What's really there:
A triumphant marathon finish line.
Our Innovation: A New Approach
We don't just need AI that labels images; we need AI that understands them.
Building a Blueprint of the Scene
Before our system writes a single word, it creates a "scene graph"—a structured blueprint of everything in the image. It doesn't just see a "bird"; it identifies the bird, its attributes ("small," "blue"), and its relationship to other objects ("flying over the water").
By converting visual chaos into an organized map, we give the AI a deeper understanding. We fused this with powerful models like CLIP and GPT-2 to construct descriptions from a foundation of understood facts.
The ClipCapGAT architecture, combining scene graphs with CLIP and GPT-2.
Captions on Demand
This deeper understanding unlocks our most important feature: hierarchical, controllable captions.
Putting the User in Control
Instead of one static description, the user can explore the image at their own pace.
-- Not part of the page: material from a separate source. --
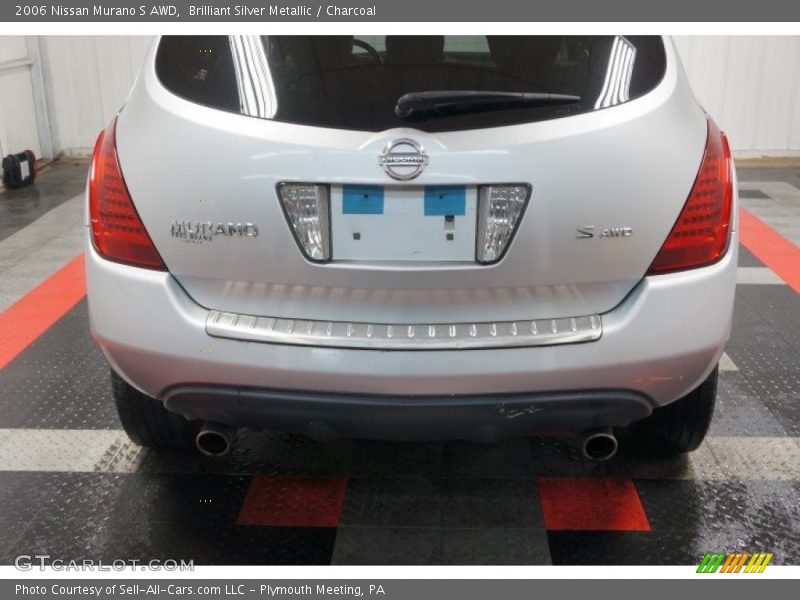 Brilliant Silver Metallic / Charcoal 2006 Nissan Murano S AWD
This simple shift empowers the user, giving them the agency to explore a visual world on their own terms.
"A woman is standing in a kitchen."
"A smiling woman with a red apron is standing in a modern kitchen, holding a wooden spoon."
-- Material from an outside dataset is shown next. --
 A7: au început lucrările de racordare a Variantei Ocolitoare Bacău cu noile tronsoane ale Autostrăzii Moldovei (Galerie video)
"A smiling woman with a red apron is standing in a modern kitchen, holding a wooden spoon over a steaming pot on the stove. Sunlight is streaming through a window on the left."
Measuring Success
We evaluated our model using standard metrics that compare AI-generated captions to human-written ones.
ClipCapGAT vs. Baseline
| Metric | Baseline (ClipCap) | Our Model (ClipCapGAT) | Improvement |
|---|---|---|---|
| BLEU-1 | 35.6 | 43.7 | +22.7% |
| METEOR | 7.3 | 9.5 | +30.1% |
| ROUGE-L | 27.8 | 32.0 | +15.1% |
| CIDEr | 4.1 | 6.8 | +65.8% |
Results show significant improvements across all major captioning evaluation metrics, especially CIDEr, which is designed to measure human-like consensus.
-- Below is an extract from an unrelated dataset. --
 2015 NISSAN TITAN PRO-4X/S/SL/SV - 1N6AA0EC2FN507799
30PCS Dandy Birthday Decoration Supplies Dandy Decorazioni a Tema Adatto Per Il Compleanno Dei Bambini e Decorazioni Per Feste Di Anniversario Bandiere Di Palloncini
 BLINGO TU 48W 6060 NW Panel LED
The Vision for a More Accessible World
This project is a step toward a future where AI serves as a true visual interpreter.
Future Work
- Use sub-graphs to model different priority levels for even more nuanced descriptions.
- Explore other forms of feature aggregation to capture more complex relationships.
- Expand the model to understand and describe text within images.
The Goal
The work continues, but the vision is clear: to harness the power of AI not just to see the world, but to share its stories with everyone, offering not just access, but understanding.